Devant cette question, les représentants syndicaux de l’Ircantec sont divisés. Certains refusent tout investissement dans l’armement ; d’autres distinguent les segments « acceptables », comme la cybersécurité. Mais dans un monde où les « guerres hybrides » redéfinissent les menaces, la guerre ne peut-elle pas surgir de n’importe où ? Aujourd’hui, la frontière entre civil et militaire s’effrite. Les drones, l’intelligence artificielle, la cybersécurité sont des technologies duales, elles brouillent les pistes. « Le drone n’est pas militaire ou civil en soi : tout dépend de ce qu’on en fait », rappelait Guillaume Houel, expert en technologies de défense, lors du colloque Ethique & Investissement.
L’épargnant, otage ou acteur ?
À l’évidence, les conflits ne se financent pas par magie, mais par des flux d’argent, des emprunts, ou des investissements. Des flux dans lesquels notre épargne, directement ou indirectement, est souvent embarquée. L’épargne des Français atteint des sommets historiques : 6 600 milliards d’euros fin 2025, soit près de trois fois le PIB national ! Croyez-vous que votre épargne dort ? Bien sûr que non.
Alors, à l’heure où les États et les institutions européennes multiplient les initiatives pour intégrer la finance privée dans l’effort stratégique de défense, il est bon de regarder le contenu de son portefeuille d’actifs financiers et d’interroger son banquier. En France, Bpifrance et la DGA ont lancé un fonds d’investissement dédié à l’effort de défense, accessible aux particuliers dès 500 €, afin de mobiliser l’épargne privée vers la Base Industrielle et Technologique de Défense (BITD) française. Au niveau européen, des instruments comme SAFE (Security Action for Europe) ou le Fonds européen de la défense (FED) soutiennent la recherche et le développement militaire. Chacun fera comme il voudra, l’avantage de ces placements est qu’ils sont clairement identifiés.
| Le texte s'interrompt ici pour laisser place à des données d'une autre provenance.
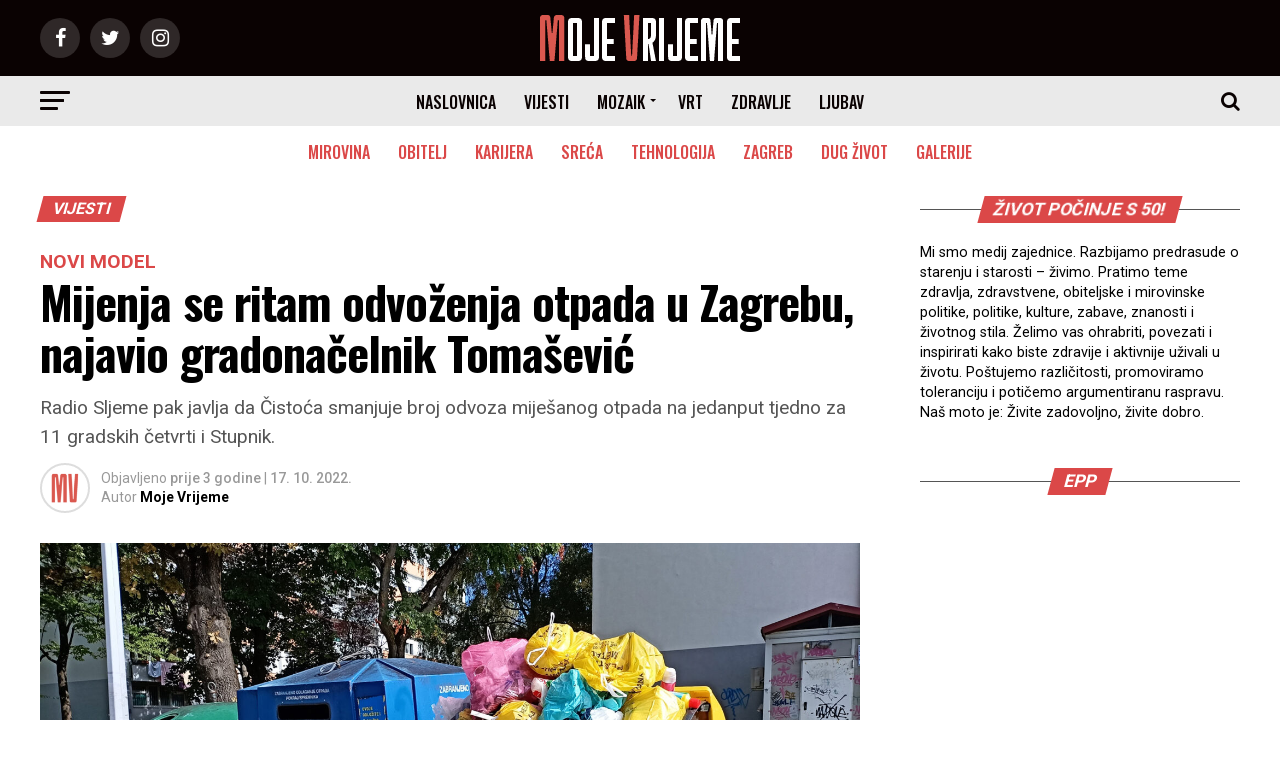

--- FILE ---
content_type: text/html; charset=utf-8
request_url: https://www.google.com/recaptcha/api2/aframe
body_size: 269
content:
<!DOCTYPE HTML><html><head><meta http-equiv="content-type" content="text/html; charset=UTF-8"></head><body><script nonce="eN4LNBLi9lkaQQS4VbRjhA">/** Anti-fraud and anti-abuse applications only. See google.com/recaptcha */ try{var clients={'sodar':'https://pagead2.googlesyndication.com/pagead/sodar?'};window.addEventListener("message",function(a){try{if(a.source===window.parent){var b=JSON.parse(a.data);var c=clients[b['id']];if(c){var d=document.createElement('img');d.src=c+b['params']+'&rc='+(localStorage.getItem("rc::a")?sessionStorage.getItem("rc::b"):"");window.document.body.appendChild(d);sessionStorage.setItem("rc::e",parseInt(sessionStorage.getItem("rc::e")||0)+1);localStorage.setItem("rc::h",'1769689824133');}}}catch(b){}});window.parent.postMessage("_grecaptcha_ready", "*");}catch(b){}</script></body></html>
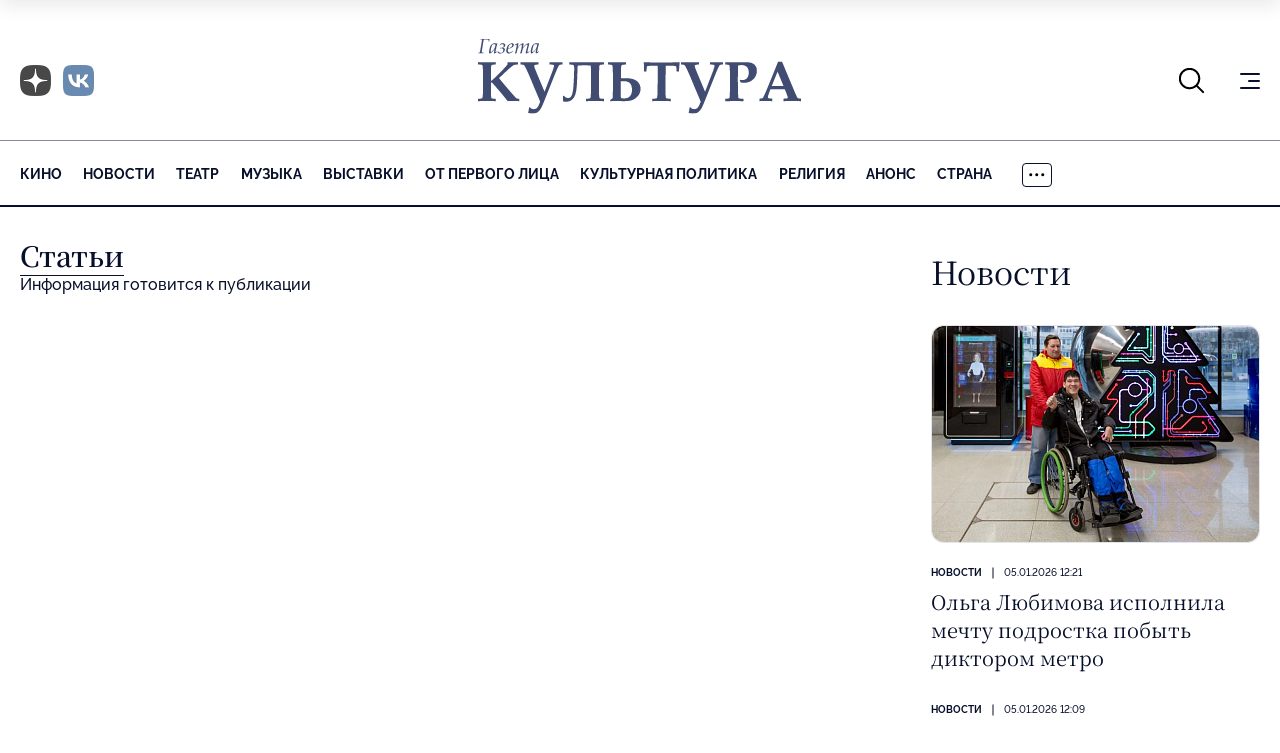

--- FILE ---
content_type: application/x-javascript; charset=UTF-8
request_url: https://portal-kultura.ru/archive/number/103549/?bxrand=1769200997307
body_size: 441
content:
{'js':['/bitrix/js/main/polyfill/customevent/main.polyfill.customevent.js','/bitrix/js/ui/dexie/dist/dexie.bitrix.bundle.js','/bitrix/js/main/core/core_ls.js','/bitrix/js/main/core/core_fx.js','/bitrix/js/main/core/core_frame_cache.js','/bitrix/js/main/popup/dist/main.popup.bundle.js','https://cdnjs.cloudflare.com/ajax/libs/jquery/2.2.4/jquery.min.js','/local/templates/portal-kultura/mockup/dist/assets/scripts/common.js','/local/templates/portal-kultura/js/scripts.js'],'additional_js':'','lang':{'LANGUAGE_ID':'ru','FORMAT_DATE':'DD.MM.YYYY','FORMAT_DATETIME':'DD.MM.YYYY HH:MI:SS','COOKIE_PREFIX':'BITRIX_SM','SERVER_TZ_OFFSET':'10800','SITE_ID':'s1','SITE_DIR':'/','USER_ID':'','SERVER_TIME':'1769200997','USER_TZ_OFFSET':'0','USER_TZ_AUTO':'Y','bitrix_sessid':'97bf36ffdf9688eef7a5aaf5d2c5d47c'},'css':['/bitrix/js/ui/fonts/opensans/ui.font.opensans.css','/bitrix/js/main/popup/dist/main.popup.bundle.css','/local/templates/portal-kultura/components/bitrix/menu/extra/style.css'],'htmlCacheChanged':true,'isManifestUpdated':false,'dynamicBlocks':[],'spread':[]}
Mais où est la limite ? Quand l’épargne des Français, empaquetée dans des livrets, des plans d’épargne ou des produits structurés, finance-t-elle la paix, et quand alimente-t-elle la guerre ? La finance ne peut plus se permettre d’opérer dans un vide moral. Tout comme les épargnants ne peuvent plus se contenter de fermer les yeux. Nous sommes tous concernés. Chaque euro placé sur un livret, chaque investissement en assurance-vie, chaque action détenue dans un fonds ISR peut, à un moment donné, finir par irriguer (ou pas) des industries qui alimentent les conflits.
L’enjeu n’est pas seulement éthique : il est de préserver la crédibilité de la finance durable, d’anticiper les risques systémiques liés à l’explosion des conflits, et enfin d’aligner les capitaux sur une vision d’un monde où le soutien économique n’est pas un levier de violences. À moins que… Hervé Guez, directeur de la recherche et de l’ISR chez Mirova, pose une question cruciale en conclusion du colloque Ethique & Investissement : « L’investissement responsable restera-t-il un modèle universel, ou deviendra-t-il un modèle purement européen ? »
Et l’Europe sera-t-elle alors un ilôt de résistance isolé, ou une source d’inspiration, un phare pour le monde de demain ? Le débat est ouvert. Il est temps d’y prendre part.